Problem requirements: Pick out every line in the listing below that contains the word "window", and copy each one in full.

Recorded information:
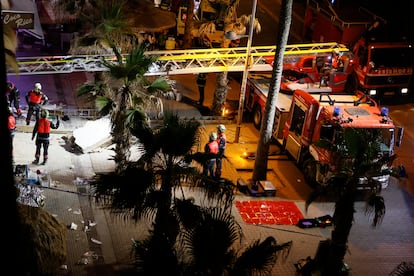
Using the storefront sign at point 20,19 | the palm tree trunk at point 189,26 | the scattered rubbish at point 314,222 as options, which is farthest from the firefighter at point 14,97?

...

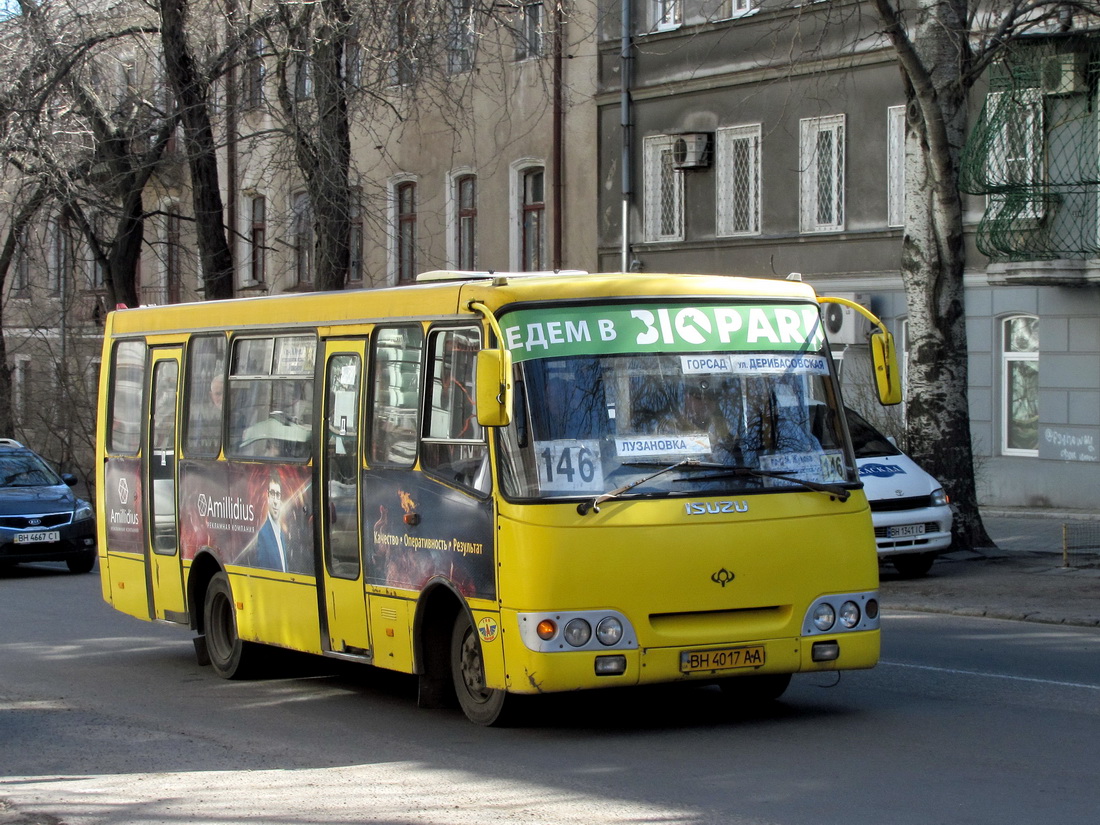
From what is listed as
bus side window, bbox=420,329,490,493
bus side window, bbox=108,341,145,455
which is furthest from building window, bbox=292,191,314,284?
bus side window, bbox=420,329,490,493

Response to the task:
bus side window, bbox=420,329,490,493
bus side window, bbox=108,341,145,455
which is furthest from building window, bbox=292,191,314,284?
bus side window, bbox=420,329,490,493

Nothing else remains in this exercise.